Normal ordering of bosonic commuators

[Idoubt]

I am trying to understand wick's theorem and normal ordering mostly from Peskin and Schroeder. Now I have this problem with how normal ordering is defined. It seems to me that if you take the normal ordering of a commutator it should always be zero.

Here is what I understand normal ordering to be. If there is some operator $\hat{A}$ which is a product of bosonic operators $a_p$ and $a_p^{\dagger}$ , then normal ordering of of $\hat{A}$ is $N(\hat{A})$ where the creation operators are all moved to the left and the annihilation operators are all moved to the right. This essentially would mean that inside a normal ordering all operators can be commuted.

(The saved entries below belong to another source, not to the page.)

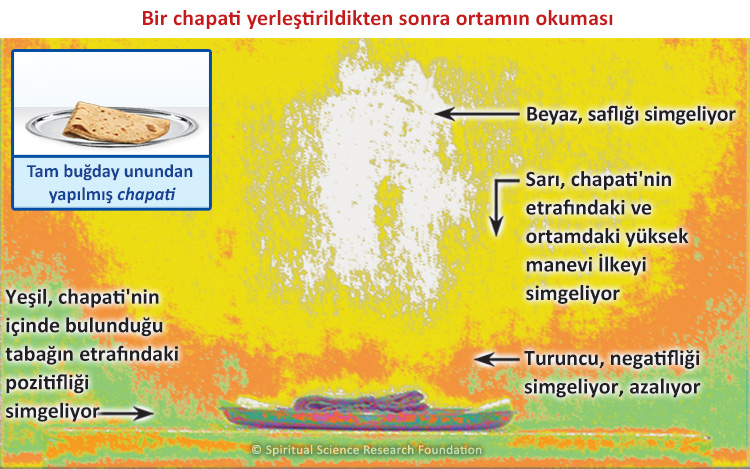 Bir chapati yerleştirildikten sonra ortamın okuması

Tam buğday unundan yapılmış chapati

Beyaz, saflığı simgeliyor

Sarı, chapati'nin etrafındaki ve ortamdaki yüksek manevi İlkeyi simgeliyor

Yeşil, chapati'nin içinde bulunduğu tabağın etrafındaki pozitifliği simgeliyor

Turuncu, negatifliği simgeliyor, azalıyor

© Spiritual Science Research Foundation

For example,
$$N(a_pa_k^{\dagger}) = N(a_k^{\dagger}a_p) = a_k^{\dagger}a_p$$

Now taking the normal ordering of a commutator,
$$N([a_p,a_k^{\dagger}]) = N(a_pa_k^{\dagger} - a_k^{\dagger}a_p) = N(a_pa_k^{\dagger}) -N(a_k^{\dagger}a_p) = 0$$

But if I had used the fact that the commutator of $[a_p,a_k^{\dagger}] = \delta^{(3)}(p-k)$ which is a c-number, then

$$N([a_p,a_k^{\dagger}]) = N(\delta^{(3)}(p-k)) = \delta^{(3)}(p-k)$$

So there is a contradiction. Can someone explain to me what is the right way to think about normal ordering?

 

[bapowell]

Normal ordering is not linear:
$$N(a a^\dagger) = N(1 + a^\dagger a) = N(1) + N(a^\dagger a) = 1 + a^\dagger a \neq a^\dagger a$$